Tzvetan Todorov, insan bilimleri ve edebiyat eleştirisinde birçok farklı eğilimin toplanma noktalarından birini temsil eder. Şklovski ve Tinyanov gibi Rus Biçimcilerinin, Roman Jakobson ve Prag Dilbilim Çevresinin, Roland Barthes ve Gerard Genette gibi yapısalcı ve post-yapısalcı eleştirmenlerin yöntemleri, Todorov´un çalışmalarında bir senteze ulaşmaktadır.
Poetika, tek tek yapıtlarla ilgilenmekten çok, bu yapıtları yazınsal kılan koşulları ve öğeleri araştırır. Todorov´un ve yapısalcı edebiyat araştırmalarının hedefi, atomistik diye nitelebilecek bir okuma tarzını eleştirmek ve aşmaktır.

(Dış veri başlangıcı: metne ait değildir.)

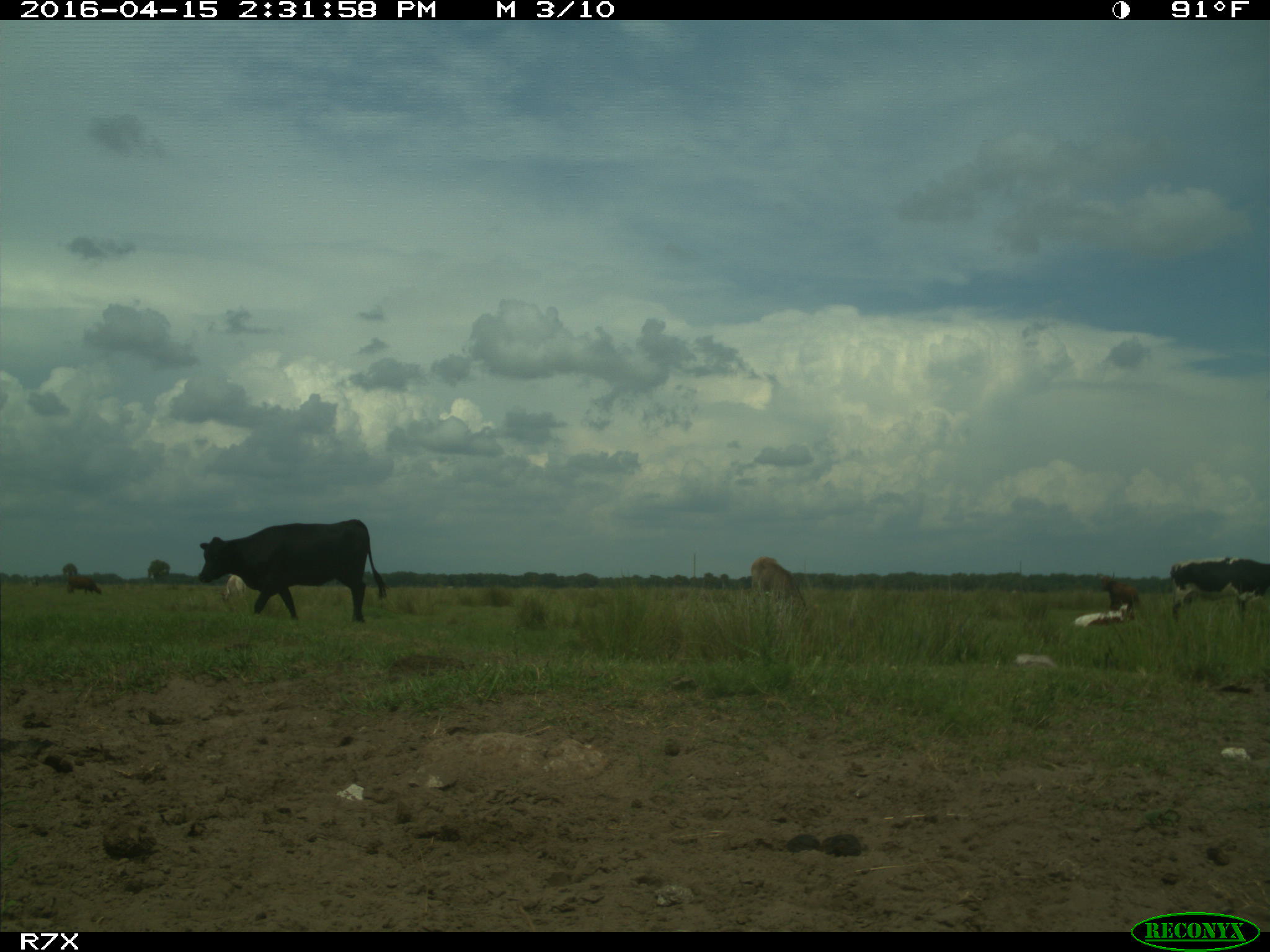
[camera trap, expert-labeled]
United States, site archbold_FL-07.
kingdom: Animalia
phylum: Chordata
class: Mammalia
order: Artiodactyla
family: Bovidae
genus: Bos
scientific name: Bos taurus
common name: domestic cow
Bos taurus (domestic cow).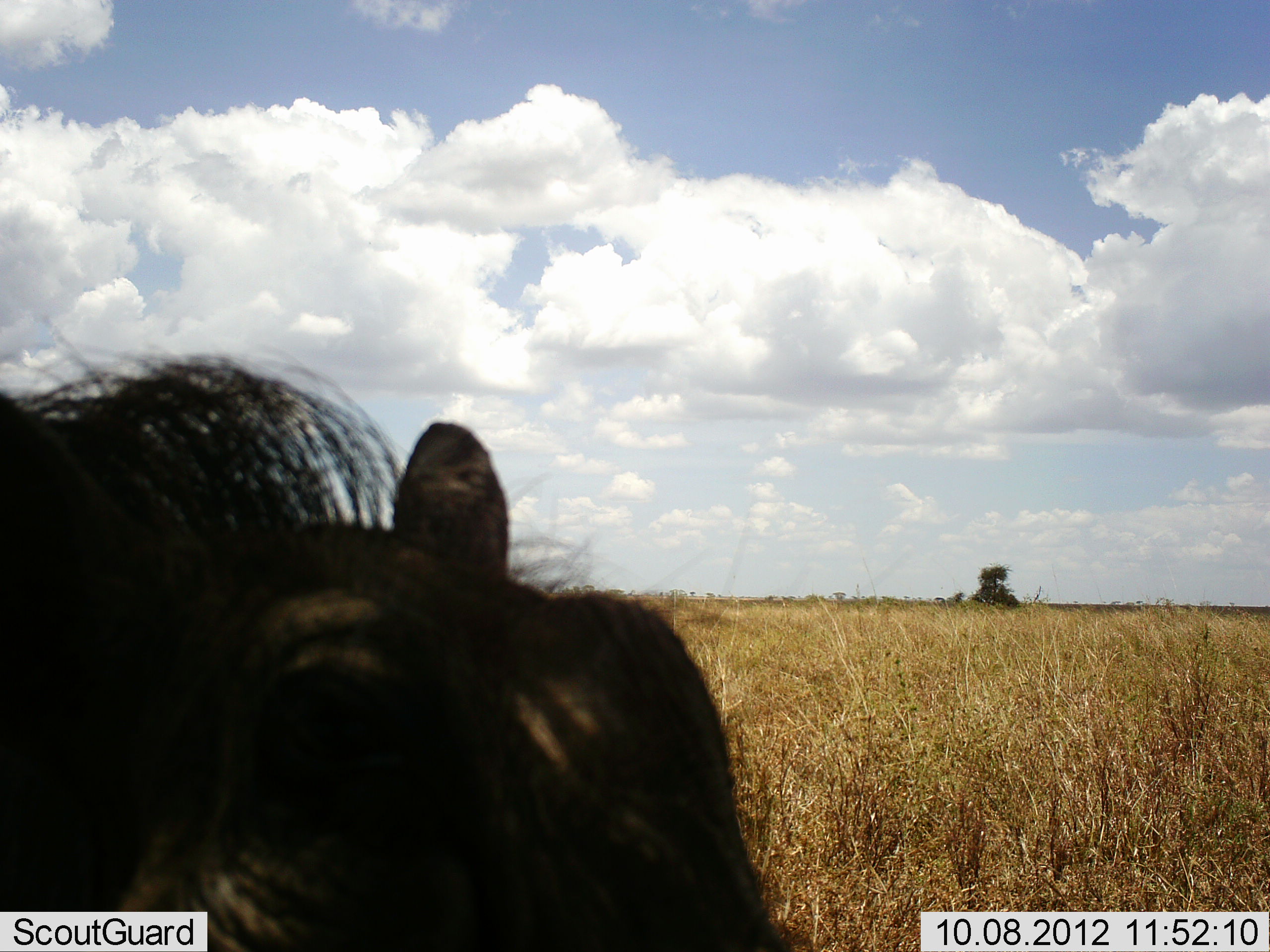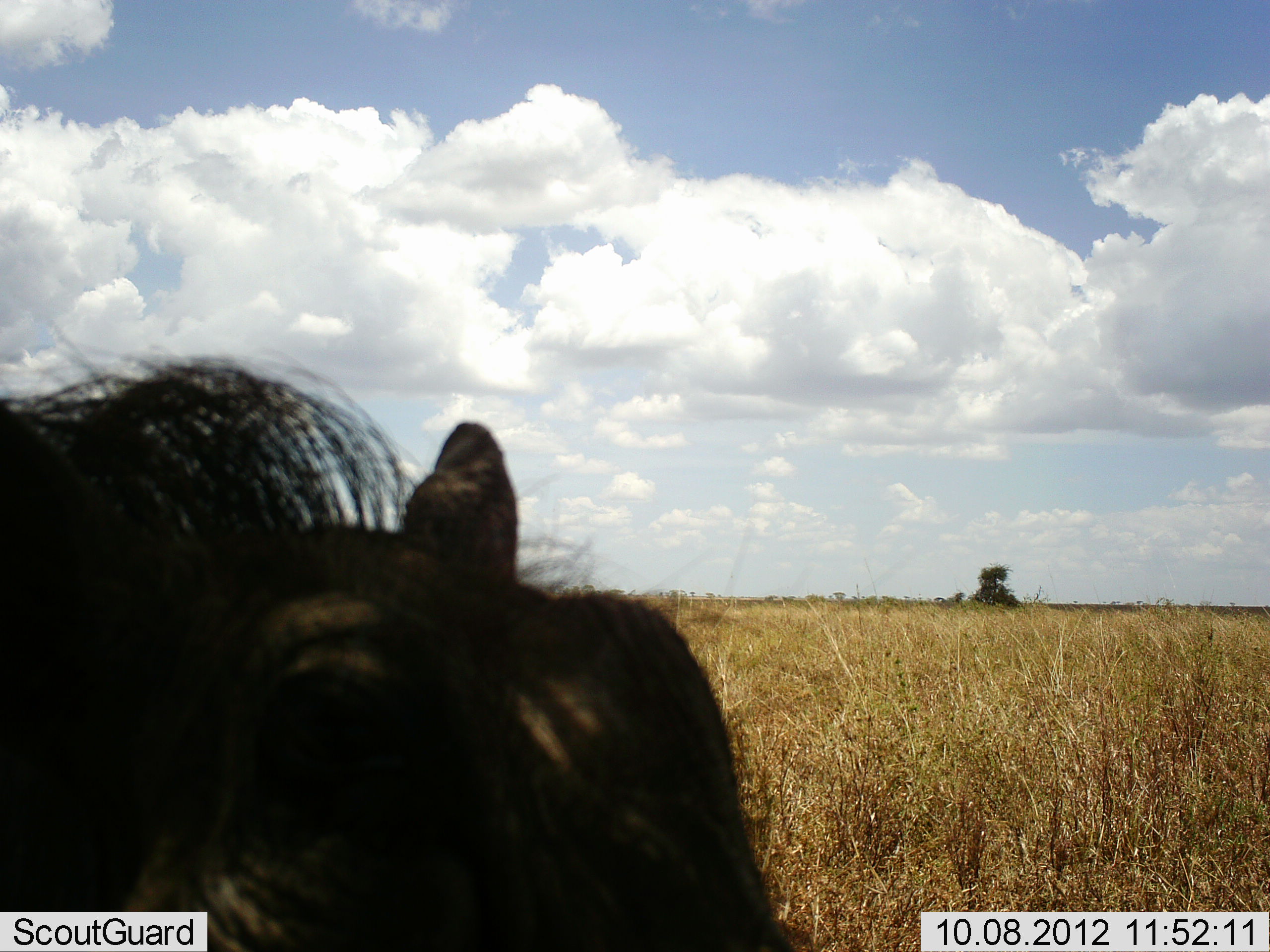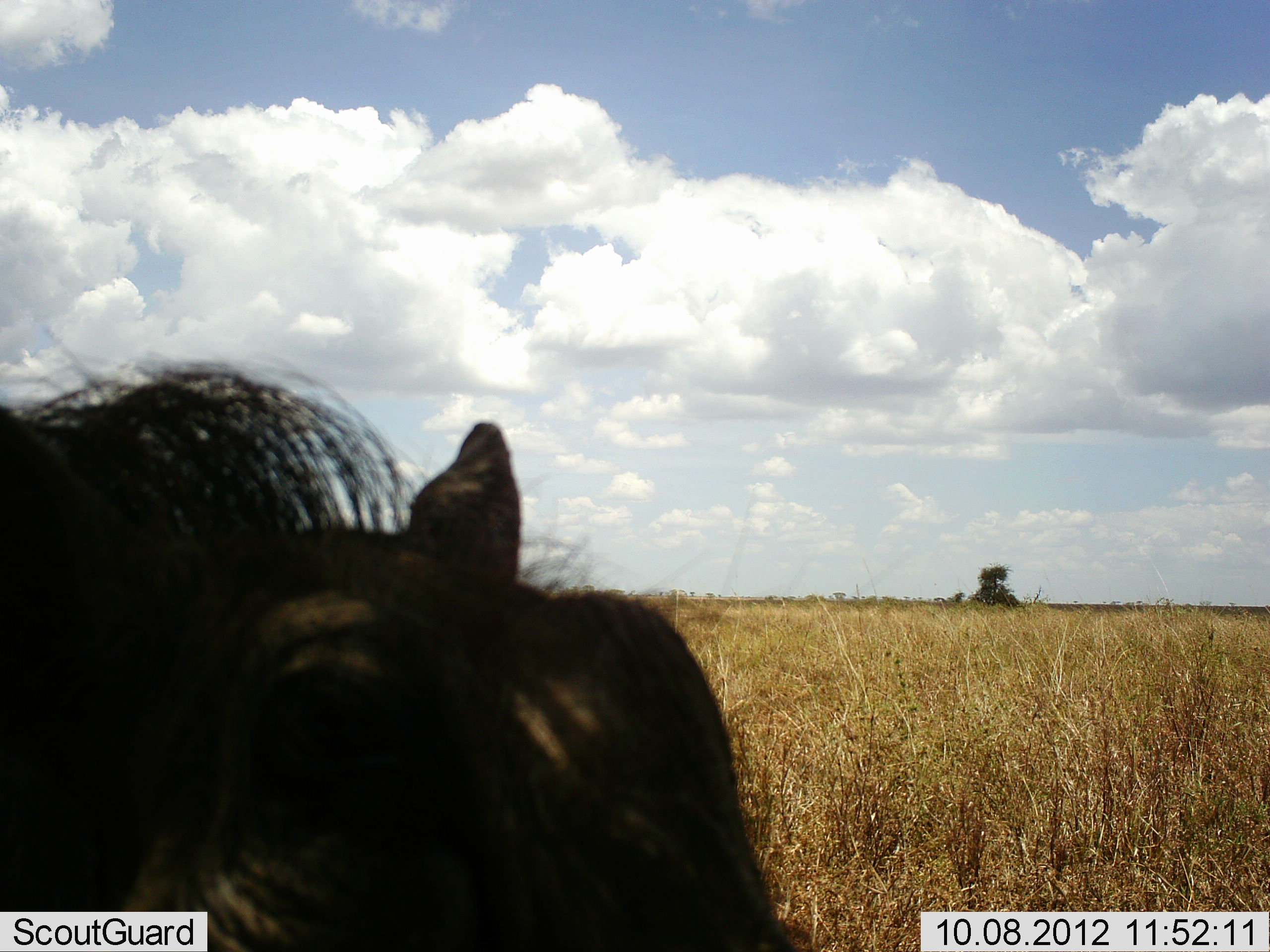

Her metin, sözlü ya da yazılı ve silik ya da belirgin başka metinlerle birlikte çok-boyutlu bir anlam ağının içinde yer alır ve çeşitli eksenler üzerinde başka metinlerden ayrışır. Poetikanın asıl konusunu oluşturan yazınsallığın elde edilmesi de okurun bu matrisi şu ya da bu şekilde zihninde canlandırabilmesine, başka bir deyişle bu farklılaşmaları kendi okuması içinde işletebilmesine bağlıdır: Todorov´un Poetikaya Giriş´i, her iyi okurun kısmen bilinçli kısmen de bilinçsiz olarak gerçekleştirdiği bu işlemlerin bir ilk dökümünü sunmaktadır.
Metis Eleştiri dizisinin üçüncü kitabı olan Poetikaya Girişin, Sunuş yazısı Orhan Koçak´a ait.